• EXTRACTED INFORMATION:
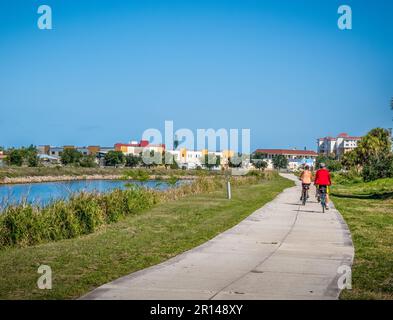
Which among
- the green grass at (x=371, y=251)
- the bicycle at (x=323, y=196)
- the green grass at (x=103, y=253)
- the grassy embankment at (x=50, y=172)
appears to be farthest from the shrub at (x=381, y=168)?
the grassy embankment at (x=50, y=172)

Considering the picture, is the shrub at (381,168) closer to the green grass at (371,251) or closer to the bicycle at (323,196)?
the green grass at (371,251)

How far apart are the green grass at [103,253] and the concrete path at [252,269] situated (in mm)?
427

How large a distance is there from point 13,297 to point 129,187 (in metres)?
15.3

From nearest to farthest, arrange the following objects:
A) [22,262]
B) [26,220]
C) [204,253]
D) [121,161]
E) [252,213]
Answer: [22,262] → [204,253] → [26,220] → [252,213] → [121,161]

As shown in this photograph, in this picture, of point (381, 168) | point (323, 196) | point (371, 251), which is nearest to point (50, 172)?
point (381, 168)

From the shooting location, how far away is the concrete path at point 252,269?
6801 mm

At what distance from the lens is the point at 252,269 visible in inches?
331

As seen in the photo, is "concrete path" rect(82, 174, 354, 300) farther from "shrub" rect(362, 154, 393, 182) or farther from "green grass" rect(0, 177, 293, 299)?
"shrub" rect(362, 154, 393, 182)

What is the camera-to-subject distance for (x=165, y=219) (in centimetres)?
1588

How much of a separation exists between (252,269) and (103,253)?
3047 millimetres

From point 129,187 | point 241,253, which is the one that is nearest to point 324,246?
point 241,253

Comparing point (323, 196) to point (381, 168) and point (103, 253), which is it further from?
point (381, 168)

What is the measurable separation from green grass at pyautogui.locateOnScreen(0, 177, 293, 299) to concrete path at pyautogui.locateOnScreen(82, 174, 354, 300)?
16.8 inches
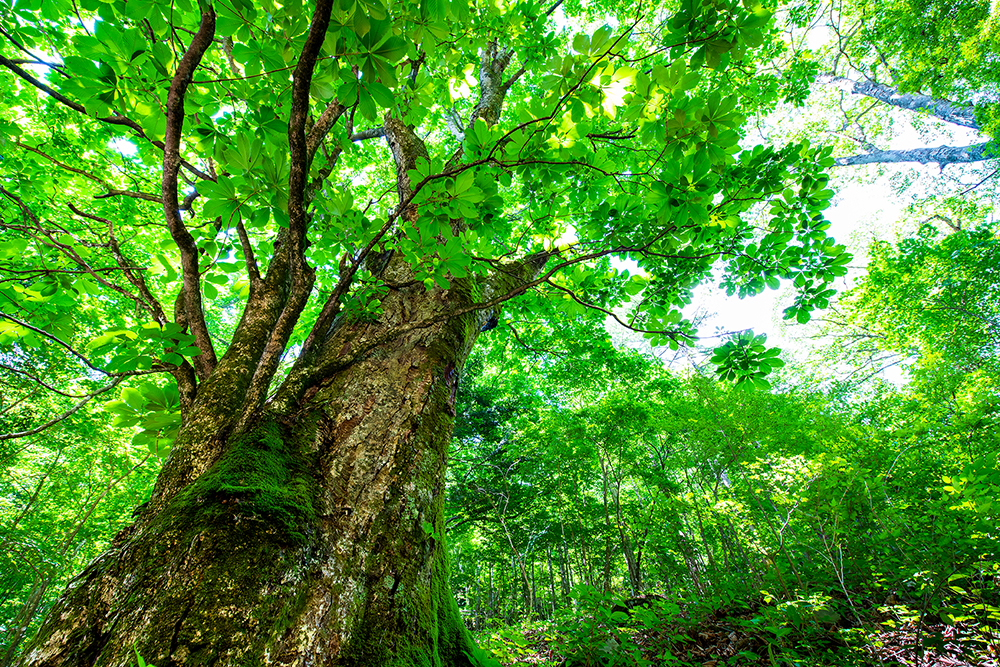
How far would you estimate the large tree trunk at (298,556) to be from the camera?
74 centimetres

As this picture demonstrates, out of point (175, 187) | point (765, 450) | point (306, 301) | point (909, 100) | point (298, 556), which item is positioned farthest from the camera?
point (909, 100)

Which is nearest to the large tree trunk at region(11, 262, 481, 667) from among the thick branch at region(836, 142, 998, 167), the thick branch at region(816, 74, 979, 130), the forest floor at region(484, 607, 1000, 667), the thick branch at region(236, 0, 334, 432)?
the thick branch at region(236, 0, 334, 432)

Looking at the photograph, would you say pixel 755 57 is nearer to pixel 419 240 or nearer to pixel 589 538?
pixel 419 240

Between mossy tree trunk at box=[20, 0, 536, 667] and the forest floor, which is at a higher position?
mossy tree trunk at box=[20, 0, 536, 667]

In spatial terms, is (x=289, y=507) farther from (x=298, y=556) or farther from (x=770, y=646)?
(x=770, y=646)

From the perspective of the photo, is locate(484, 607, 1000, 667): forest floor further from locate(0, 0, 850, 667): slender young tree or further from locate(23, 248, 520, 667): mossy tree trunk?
locate(0, 0, 850, 667): slender young tree

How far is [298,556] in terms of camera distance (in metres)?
0.94

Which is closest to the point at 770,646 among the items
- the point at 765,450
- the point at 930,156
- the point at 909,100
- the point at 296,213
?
the point at 296,213

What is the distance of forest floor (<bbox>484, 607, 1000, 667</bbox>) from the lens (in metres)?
2.30

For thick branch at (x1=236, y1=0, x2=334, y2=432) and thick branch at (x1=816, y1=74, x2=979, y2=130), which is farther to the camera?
thick branch at (x1=816, y1=74, x2=979, y2=130)

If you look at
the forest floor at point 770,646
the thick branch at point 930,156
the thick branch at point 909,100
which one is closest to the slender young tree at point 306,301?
the forest floor at point 770,646

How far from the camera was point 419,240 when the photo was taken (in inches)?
58.2

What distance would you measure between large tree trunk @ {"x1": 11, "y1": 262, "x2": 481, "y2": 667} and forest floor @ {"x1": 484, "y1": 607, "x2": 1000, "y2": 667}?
1467 mm

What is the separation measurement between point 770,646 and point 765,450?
5.97 metres
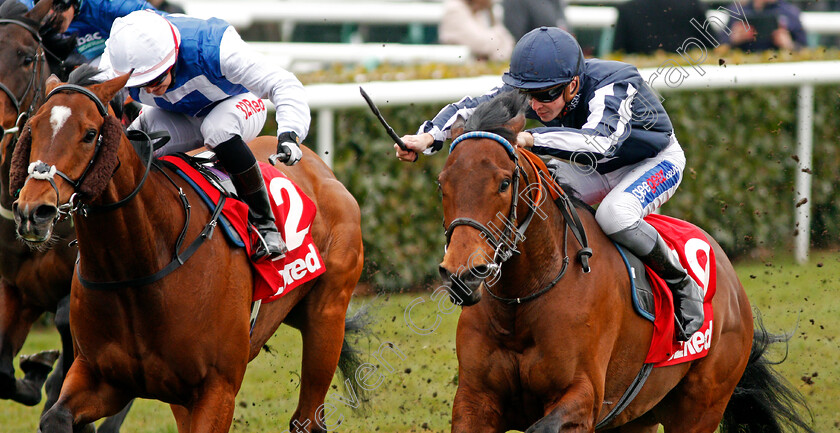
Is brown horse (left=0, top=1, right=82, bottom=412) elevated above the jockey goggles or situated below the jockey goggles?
below

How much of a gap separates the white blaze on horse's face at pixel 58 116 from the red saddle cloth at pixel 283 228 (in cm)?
83

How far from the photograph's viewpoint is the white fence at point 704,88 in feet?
26.4

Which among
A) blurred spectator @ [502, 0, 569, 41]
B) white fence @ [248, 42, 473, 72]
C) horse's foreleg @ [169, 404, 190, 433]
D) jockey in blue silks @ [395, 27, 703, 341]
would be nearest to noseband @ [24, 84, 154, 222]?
horse's foreleg @ [169, 404, 190, 433]

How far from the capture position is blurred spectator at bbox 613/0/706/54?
912 centimetres

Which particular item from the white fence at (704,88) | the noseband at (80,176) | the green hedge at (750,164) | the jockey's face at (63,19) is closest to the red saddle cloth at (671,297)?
the noseband at (80,176)

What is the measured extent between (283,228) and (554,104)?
1.26 metres

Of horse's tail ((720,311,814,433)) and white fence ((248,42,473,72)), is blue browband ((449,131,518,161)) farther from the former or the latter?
white fence ((248,42,473,72))

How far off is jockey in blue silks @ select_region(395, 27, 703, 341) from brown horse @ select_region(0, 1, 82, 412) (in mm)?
1948

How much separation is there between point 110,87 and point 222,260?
84 cm

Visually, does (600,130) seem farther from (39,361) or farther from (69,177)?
(39,361)

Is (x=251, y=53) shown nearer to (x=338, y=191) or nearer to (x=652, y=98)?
(x=338, y=191)

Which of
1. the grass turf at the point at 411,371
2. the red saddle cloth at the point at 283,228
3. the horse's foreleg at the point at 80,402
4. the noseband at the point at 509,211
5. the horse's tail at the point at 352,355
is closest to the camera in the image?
the noseband at the point at 509,211

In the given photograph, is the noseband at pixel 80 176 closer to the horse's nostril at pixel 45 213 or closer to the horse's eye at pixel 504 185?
the horse's nostril at pixel 45 213

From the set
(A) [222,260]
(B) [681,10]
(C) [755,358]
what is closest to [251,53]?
(A) [222,260]
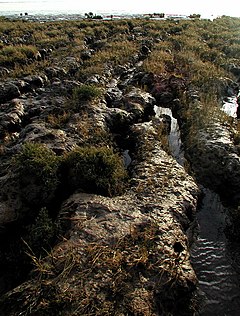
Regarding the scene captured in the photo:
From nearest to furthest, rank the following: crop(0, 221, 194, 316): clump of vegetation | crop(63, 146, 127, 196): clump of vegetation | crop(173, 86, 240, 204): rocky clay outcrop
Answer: crop(0, 221, 194, 316): clump of vegetation
crop(63, 146, 127, 196): clump of vegetation
crop(173, 86, 240, 204): rocky clay outcrop

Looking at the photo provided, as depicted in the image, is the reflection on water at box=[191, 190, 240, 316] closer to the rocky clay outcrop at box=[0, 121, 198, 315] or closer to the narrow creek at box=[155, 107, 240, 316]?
the narrow creek at box=[155, 107, 240, 316]

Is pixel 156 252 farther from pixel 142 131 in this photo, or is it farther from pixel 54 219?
pixel 142 131

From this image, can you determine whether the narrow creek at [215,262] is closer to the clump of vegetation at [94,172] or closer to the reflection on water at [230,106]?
the clump of vegetation at [94,172]

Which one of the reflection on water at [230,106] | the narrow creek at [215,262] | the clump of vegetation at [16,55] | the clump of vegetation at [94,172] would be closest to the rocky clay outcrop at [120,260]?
the clump of vegetation at [94,172]

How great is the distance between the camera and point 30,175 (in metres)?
10.3

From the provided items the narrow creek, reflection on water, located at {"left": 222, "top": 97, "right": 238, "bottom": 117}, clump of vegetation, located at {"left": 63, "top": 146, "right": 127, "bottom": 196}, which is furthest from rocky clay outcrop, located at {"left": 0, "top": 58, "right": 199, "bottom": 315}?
reflection on water, located at {"left": 222, "top": 97, "right": 238, "bottom": 117}

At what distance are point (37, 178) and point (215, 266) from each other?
6.22 metres

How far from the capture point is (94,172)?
10.5m

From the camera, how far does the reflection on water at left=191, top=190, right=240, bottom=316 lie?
8.07 metres

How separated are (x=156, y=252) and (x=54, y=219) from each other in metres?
3.56

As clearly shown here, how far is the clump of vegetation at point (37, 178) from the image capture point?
10.2m

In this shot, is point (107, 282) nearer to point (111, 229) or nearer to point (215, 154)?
point (111, 229)

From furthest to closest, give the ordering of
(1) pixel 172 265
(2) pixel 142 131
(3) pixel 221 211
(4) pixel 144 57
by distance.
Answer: (4) pixel 144 57, (2) pixel 142 131, (3) pixel 221 211, (1) pixel 172 265

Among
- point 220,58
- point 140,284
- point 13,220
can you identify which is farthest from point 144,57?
point 140,284
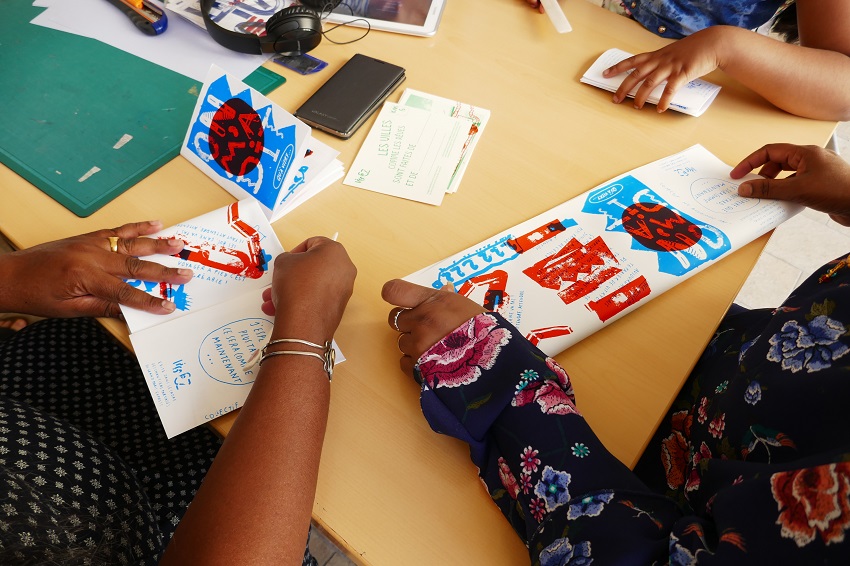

• WHAT THE TASK ASKS: Quote verbatim the lines starting with the one containing "How far from the capture point is (94,172)?" and continuing through the end of the records, with both ends included. Omit the pictures.

• RESPONSE TO THE EXERCISE:
How far from the capture point is (94,172)?
10.5m

From the camera, how far does the reflection on water at left=191, top=190, right=240, bottom=316 lie?
8.07 metres

How separated are (x=156, y=252) and (x=54, y=219) from each other in metres?
3.56

As clearly shown here, how far is the clump of vegetation at point (37, 178) from the image capture point?
10.2m

In this shot, is point (107, 282) nearer to point (111, 229) or nearer to point (215, 154)?
point (111, 229)

From furthest to closest, give the ordering of
(1) pixel 172 265
(2) pixel 142 131
(3) pixel 221 211
(4) pixel 144 57
by distance.
Answer: (4) pixel 144 57, (2) pixel 142 131, (3) pixel 221 211, (1) pixel 172 265

Among
- point 220,58
- point 140,284
- point 13,220
can you identify which is farthest from point 144,57?
point 140,284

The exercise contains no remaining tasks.